Yes, I’m lying, but the New York Fed’s promised analysis of five-year and six-year college degrees calls the college premium into question, not that the authors understand why. They calculate that adding a fifth or even a sixth year of college costs workers ~$65,000 or ~$130,000 over their lifetimes, respectively. Thus, I wonder, “Why not graduate in just three years then to get on that wage-premium track earlier?” Maybe people could do it in two, or one, or just say they went to college even if they didn’t. It reminds me of the “seven-minute abs” scene from There’s Something About Mary, which for some reason YouTube doesn’t have a clean copy of. Feel free to explore on your own, but if you disagree with the zero-year bachelor’s degree, then you’re dreaming about Gorgonzola cheese when it’s clearly Bree time, baby.

The lesson is: Never reason from a college premium, which apparently even college graduates can’t figure out.

The more entertaining adventure is the New York Fed’s subsequent post in which it dares to question if a world outside the average college graduate exists. It’s titled, “College May Not Pay Off for Everyone.” Heretical, I know.

Here’s the authors’ chart, which unlike any research I’ve been able to do, goes back to the 1970s.

I guess The Graduate was art imitating life after all…

I’ve just received word that the authors’ security clearance has been revoked.

Don’t worry, though, they hedged themselves:

While we can’t be sure that the wages of this group wouldn’t have been lower if they had never gone to college, this pattern strongly suggests that the economic benefit of a college education is relatively small for at least a quarter of those graduating with a bachelor’s degree.

Yeah, in college-premium land it’s obvious that those grads are so stupid that if they hadn’t gone to college they would’ve been unemployed—and if they hadn’t finished high school, they would’ve sold themselves into slavery.

The obvious thing to ask is what kind of occupations these workers are in. If they aren’t in positions that require much college education, then that might imply that too many people go to college, that many college grads in highish-paying jobs benefit more from the signal their degree sends than the human capital developed through coursework, that the public is filled with endless garbage about the need for more college graduates (often at the behest of student lenders), and that a lot of these low-earners who have significant student loan debts will be unable to repay them, possibly culminating in a government write-down in the future.

Or they could just be really stupid and college qualifies them to be retail salespersons. And you shouldn’t worry, all those stories are just scaremongering and you should trust your east-coast media elite.

4 comments

  1. Under the “human capital” theory it makes no sense that those who take 5-6 years to earn a degree should earn substantially less over time than those who earned it in 4. They should still have the same skills and knowledge right?
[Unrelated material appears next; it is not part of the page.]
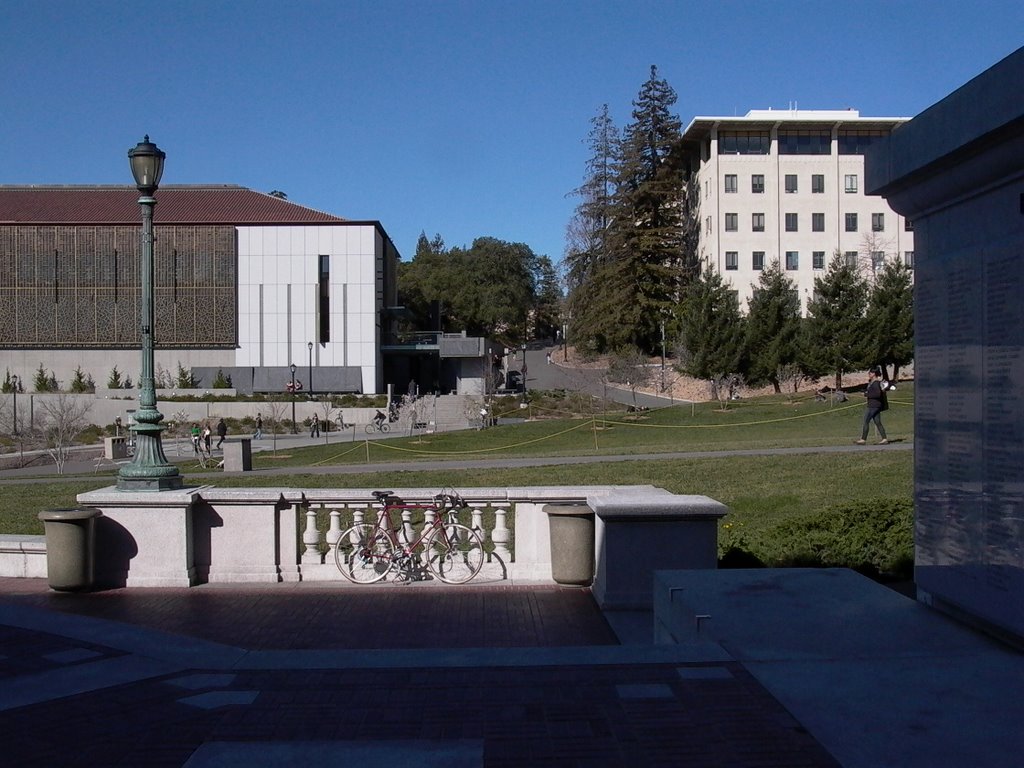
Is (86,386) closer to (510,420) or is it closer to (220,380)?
(220,380)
    Okay so maybe they are just a bit less talented and motivated, so are less able to take advantage of those skills? This would be a factor in some cases. However the main reason may be that their credential is perceived as being lower value by employers. It signals to employers that they are less desirable.

    Employers don’t care what the reasons are – when they are swamped with resumes they need some method to winnow down the list of applicants, and automatically rejecting anyone who has taken 6 years instead of 4 to get a degree is as good as any.

    1. Under human capital, “late” graduates should have more skills and knowledge than four-year grads, so they should be more productive and hence earn more. This is the self-evident contradiction in the Fed authors’ posts. If the number of years matters, as they think they believe, then staying in school until you’re 64 should result in one year of multimillion-dollar earnings. (Seriously, human capital waves away diminishing marginal returns to education.) If the number of years doesn’t matter, and we’re just talking about the milestone of obtaining the degree, which the authors argue in this post, then you’re plausibly correct. The problem is, the authors can’t hold both hypotheses to be true simultaneously.

      Or maybe that’s why they’re paid the big bucks to work a block away from Wall Street.